In partnership with
DURHAM COUNTY COUNCIL
After the excitement of reaching the final four in the UK City of Culture 2025 competition, culture remains at the heart of ambitious plans to regenerate County Durham. This month, the county hosts a series of exciting events that are set to bring communities together and bring its streets alive.
This begins tomorrow (Saturday 2 July), as celebrations to mark The Queen’s Platinum Jubilee continue in Durham City’s Wharton Park. Families can make the most of the day with free Jubilee craft sessions available from 11am and a live concert from the Band and Bugles of The Rifles getting underway at 4pm, before the day closes with a picnic in the park.
Communities across the county are then set to come alive with the sound of feel-good brass music from Sunday 10 to Sunday 17 July. The much-loved festival, which is one of the highlights of Durham County Council’s annual events programme, will feature a series of free concerts in communities, schools and care homes as well as a host of spectacular performances from world-renowned artists at Gala Durham and Durham Cathedral.
Big and Mini BRASS Bashes will be held in Trimdon, Crook, Seaham, Newton Aycliffe, Willington and Bishop Auckland, before Streets of Brass brings some old favourites and new faces to Durham City during the festival’s final weekend. There will also be a fabulous, free party featuring all the bands in Wharton Park from 6pm on Saturday 16 July.
More than 42,000 people engaged with the BRASS festival in 2019, highlighting the power of culture to bring people together. It also creates an opportunity to bring distinctive cultural experiences to those who may not attend more traditional concert settings.
BRASS is just one of the many cultural events and activities taking place in County Durham this year, demonstrating the council’s ongoing commitment to cultural-led regeneration. This includes delivering key projects within County Durham’s shortlisted UK City of Culture bid and raising the county’s profile as a fantastic place to live, work, visit and invest.
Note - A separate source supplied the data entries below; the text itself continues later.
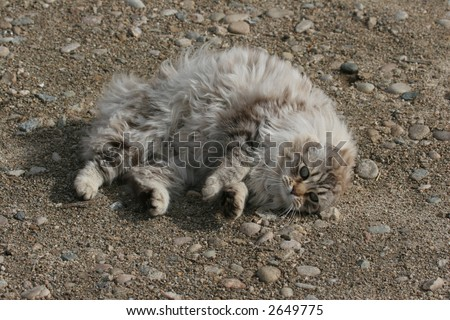 Cute longhaired cat rolling in dirt - stock photo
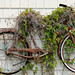 Rusting Bicycle Trellis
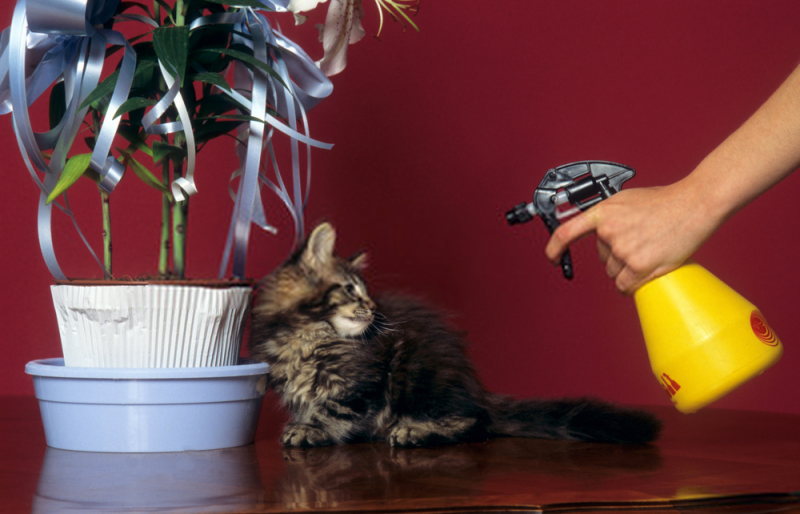 water spray for taming cats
It also includes progressing major capital projects, such as the redevelopment of the former DLI Museum and Durham Art Gallery into a stunning new creative centre showcasing national and international contemporary art alongside collections that celebrate the county’s heritage.
And, with the final weekend of BRASS also coinciding with the ever-popular Durham City Run, Durham’s position as a county of culture capable of building a prosperous and inclusive future for all is further cemented.